The Gittins index for an arm with posterior state $s$ and discount factor $\gamma$ is the "fair subsidy" that would make the agent indifferent between pulling that arm and receiving a known constant reward—the value $\nu$ solving a certain optimal stopping problem. Computing Gittins indices requires solving a one-dimensional dynamic program per arm, but the index structure decouples the arms—a dramatic reduction from the full joint state space.

The Gittins index result is limited, though: it requires discounting (not a finite horizon), independent arms, and does not extend to contextual bandits or MDPs. For these reasons, Thompson Sampling remains the practical algorithm of choice despite not being exactly Bayes-optimal.

Extensions and Practical Considerations

Contextual Bandits

A major strength of Thompson Sampling is its natural extension to contextual bandits, where a context (feature vector) is observed before choosing an action. In news recommendation, for instance, the context includes user features (browsing history, demographics), each arm is an article, and the reward (click or not) depends on the user-article match.

We maintain a posterior over parameters of a reward model $r = f(x, a;\, \phi) + \epsilon$, where $x$ is the context. For a linear model with Gaussian noise, the posterior over $\phi$ stays Gaussian, and Thompson Sampling proceeds by sampling $\tilde{\phi}$, computing $\tilde{Q}(a) = f(x, a;\, \tilde{\phi})$ for each arm, and selecting the maximum. Chapelle and Li (2010) showed this substantially outperforms UCB-based methods on the Yahoo! news dataset.

Sensitivity to the Prior

If the prior is well-calibrated—accurately reflecting the true distribution of reward parameters—Thompson Sampling will outperform frequentist methods.

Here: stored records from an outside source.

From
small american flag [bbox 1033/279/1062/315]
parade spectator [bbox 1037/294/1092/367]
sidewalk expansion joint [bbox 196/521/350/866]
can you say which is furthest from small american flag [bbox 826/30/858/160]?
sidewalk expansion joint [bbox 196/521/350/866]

But if the prior is badly misspecified (assigning very low probability to the true reward rates), Thompson Sampling can underperform UCB in the short term, since it may take many observations to overcome a misleading prior.

In practice, weakly informative priors like $\text{Beta}(1, 1)$ (uniform) are common defaults that avoid strong assumptions while still enabling the Bayesian machinery. The regret guarantees hold for any prior, so the algorithm converges to optimal behavior regardless.

Summary

This lecture developed the Bayesian approach to multi-armed bandits as an alternative to the frequentist UCB framework. The key ideas:

Together with UCB, Thompson Sampling forms the core toolkit for bandit exploration. The two perspectives are complementary: UCB provides worst-case guarantees independent of any prior, while Thompson Sampling leverages prior knowledge and tends to be more data-efficient when that prior is reasonable. In subsequent lectures, we extend these ideas from bandits to the full RL setting, where exploration must be balanced across states and time steps in an MDP.